One of the most amazing developments in the field of dentistry is the dental implant. Dental implants are used to replace missing or broken teeth. This option truly can help a patient achieve both the appearance and function of teeth that have been lost. Advanced technology, called Computer Guided Implant Surgery, has now made the actual placement of the implant much less invasive leading to greatly reduced (if any) discomfort after the procedure.
In order to understand the procedure it is important to understand the dental implant itself. Very simply, a tooth has 2 parts: a root (that holds the tooth in the bone) and a crown (that is seen in the mouth).
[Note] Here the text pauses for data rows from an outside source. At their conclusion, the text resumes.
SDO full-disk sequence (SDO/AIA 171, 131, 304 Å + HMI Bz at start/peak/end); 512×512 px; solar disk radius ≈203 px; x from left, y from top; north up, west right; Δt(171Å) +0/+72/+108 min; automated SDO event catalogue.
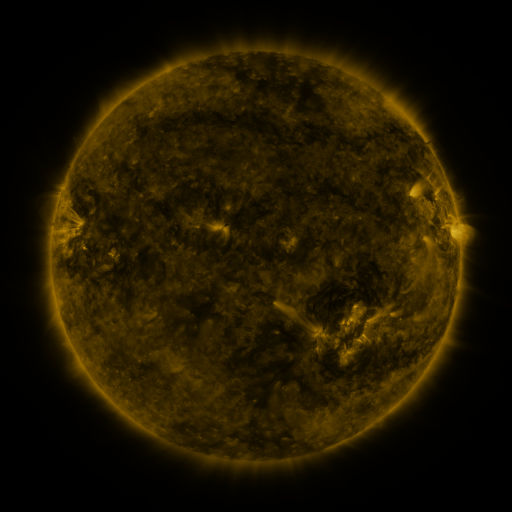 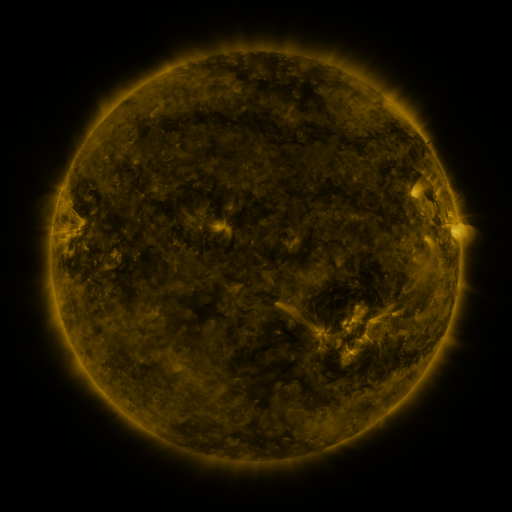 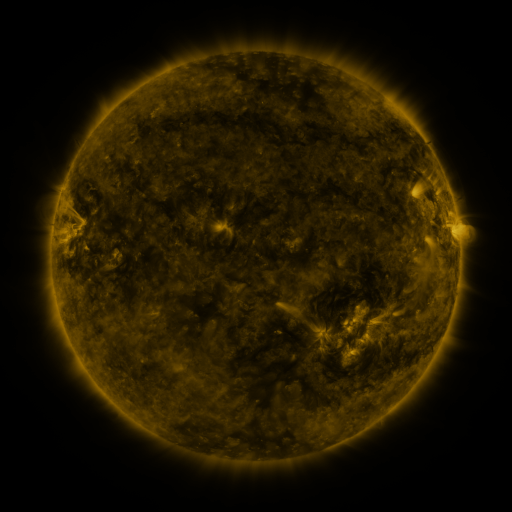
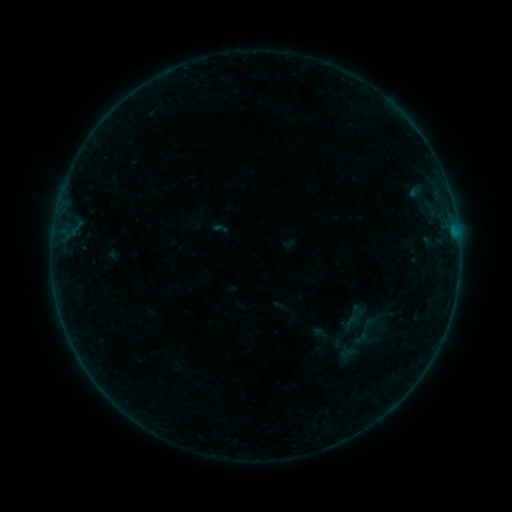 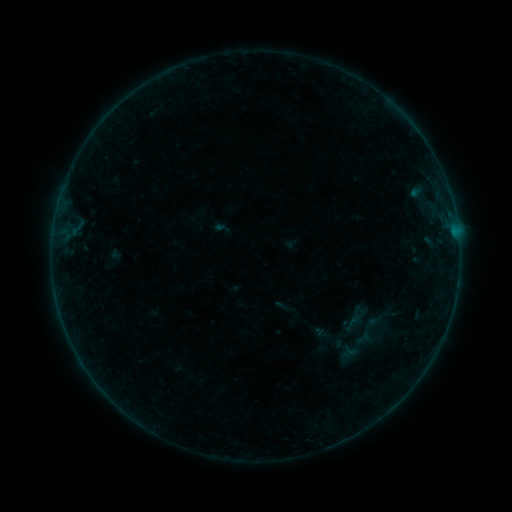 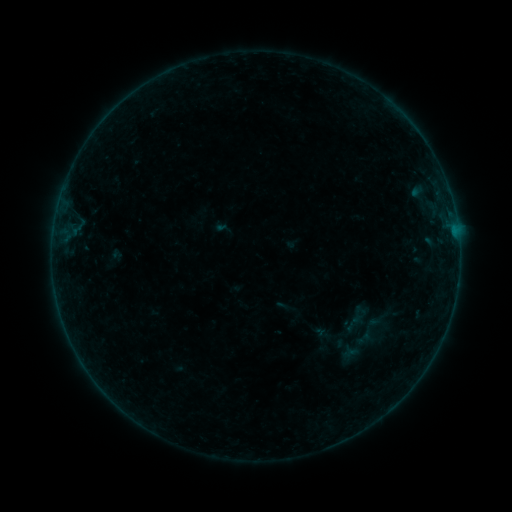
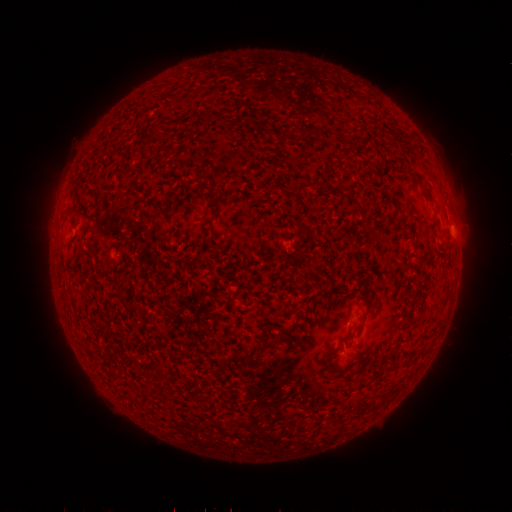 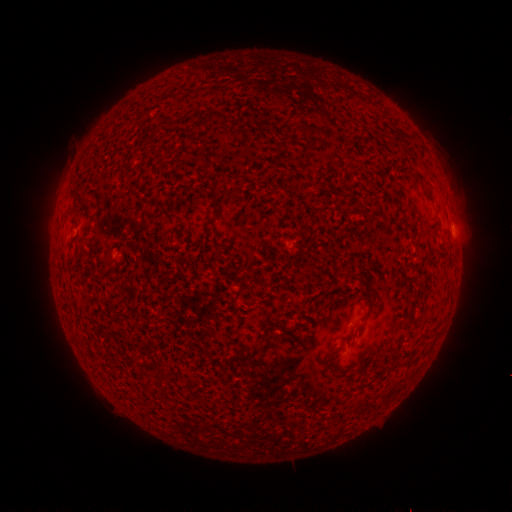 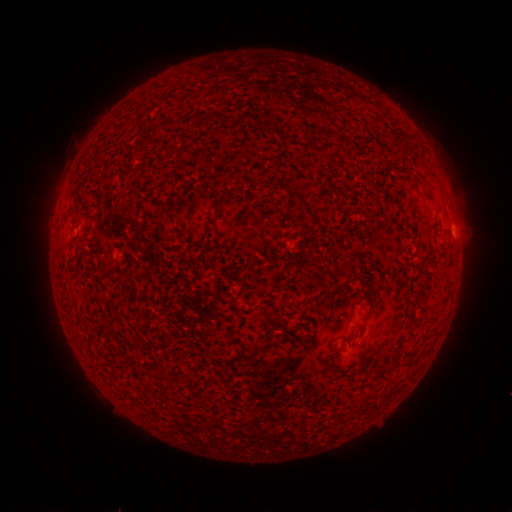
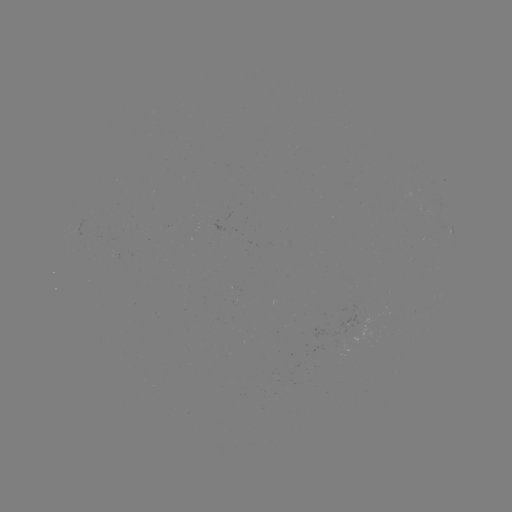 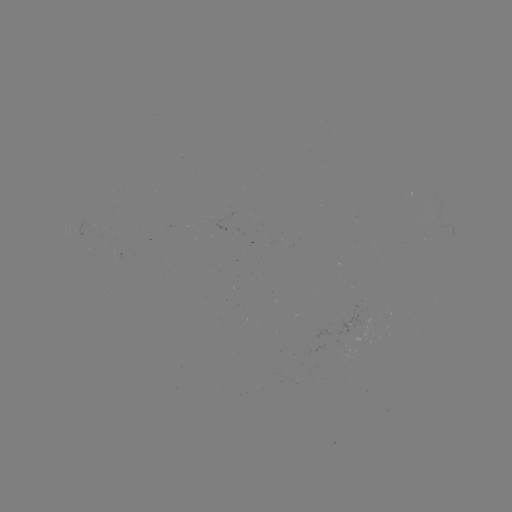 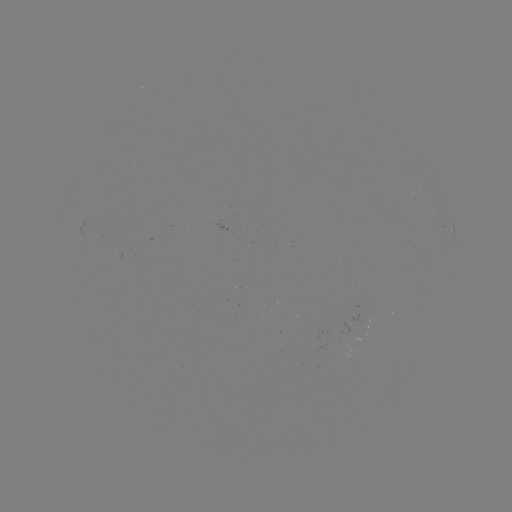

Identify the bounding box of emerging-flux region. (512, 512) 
[361, 312, 375, 326].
When a tooth is removed, an empty socket remains in the bone.
A replacement root, called a dental implant, can be placed in this site. The implant itself is not visible in the mouth and over time becomes one with the bone surrounding it. A number of months later a connection can be added to the implant so that crown can be made (just like a crown is made on a tooth root) to complete the entire tooth.
Traditional Implant Surgery:
Implants are usually planned by the surgeon using a combination of a clinical evaluation and a careful examination of dental x-rays. These x-rays are helpful, but have the limitation of only showing a 2-dimensional view of the area. Typically the “width” and exact locations of important structures such as nerves cannot be determined.
CT scans offer a significant improvement in the detail provided to the surgeon when planning the procedure.
In-office CT scanning takes typically less than a minute and involves sitting in a chair while the unit rotates around your head. The scan offers a 3-D view of the structures being evaluated. The views are similar to slicing a loaf of cinnamon raisin bread and seeing the exact detail of each slice. In the CT scan, nerves, sinuses and other important anatomy can be identified with a high degree of precision. This information allows the procedure to be planned in the most conservative and safest manner. Once the treatment has been planned, the procedure is performed by opening the gum tissue and inserting the implant into the desired location. Sutures are typically used to close the surgical area.
Computer CT Guided Implant Surgery:
Guided Implant Surgery allows your procedure to be “performed” in advance of the actual surgery. The majority of the work occurs when you are not in the dental office. Once the CT scan is taken, advanced computer programs are used to “perform the surgery” and place implants within the 3D representation of your mouth in the safest and most ideal positions. These implant positions can be shared in advance with your general dentist so that the overall treatment is ideal. In a very oversimplified example, the programs used are similar to a very advanced video game with full representation of your jaws and all the implants available to an exact scale. Ideal placement location and implant size selection can be determined using this software.
A surgical guide is created that only allows the surgeon to place the implant in the predetermined locations. The technology lets the surgeon perform the procedure without the need for typical incisions and suturing. This conservative approach typically leads to decreased pain, swelling and a more streamlined recovery. Improved safety can often be achieved around nerves and sinuses with the use of this procedure. The state-of-the-art procedure can be used for patients requiring 1 implant to patients in need of full mouth rehabilitation.
This technology has drastically changed the way dental implant surgery can be planned and performed with improved preciseness and typically decreased pain. The procedure is not applicable for every case and needs to be determined by your surgeon on an individual basis. Shorter treatment times, increased safety and decreased pain are patients’ most frequent comments regarding this type of therapy. The answer is yes, dental implant placement can be performed in 15 minutes.
Lee R. Cohen, D.D.S., M.S., M.S., is a Dual Board Certified Periodontal and Dental Implant Surgeon. He is a graduate of Emory University and New York University College of Dentistry.
Dr. Cohen completed his surgical training at the University of Florida / Shands Hospital in Gainesville, Florida. He served as Chief Resident and currently holds a staff appointment as a Clinical Associate Professor in the Department of Periodontics and Dental Implantology. Dr. Cohen lectures, teaches and performs clinical research on topics related to his surgical specialty.
The focus of his interests are conservative approaches to treating gum, bone and tooth loss. He utilizes advanced techniques including the use of the Periolase Dental Laser (LANAP procedure) to help save teeth, dental implants, regenerate supporting bone and treat periodontal disease without the use of traditional surgical procedures. Additionally, Dr. Cohen is certified in Pinhole Gum Rejuvenation, which is a scalpel and suture free procedure to treat gum recession with immediate results.
Dr. Cohen uses in-office, state of the art 3D CT imaging to develop the least invasive dental implant and bone regeneration treatment options. Dr. Cohen and his facility are state certified to perform both IV and Oral Sedation procedures. Botox® and Dermal Fillers are also utilized to enhance patients’ cosmetic outcomes.
Dr. Cohen formerly served on the Board of Trustees for the American Academy of Periodontology and the Florida Dental Association. He is past president of the Florida Association of Periodontists and the Atlantic Coast District Dental Association. Dr. Cohen is a member of the American College of Maxillofacial Implantology and the American Academy of Facial Esthetics. In addition, he has been awarded Fellowship in the American College of Dentists, International College of Dentists and the Pierre Fauchard Academy.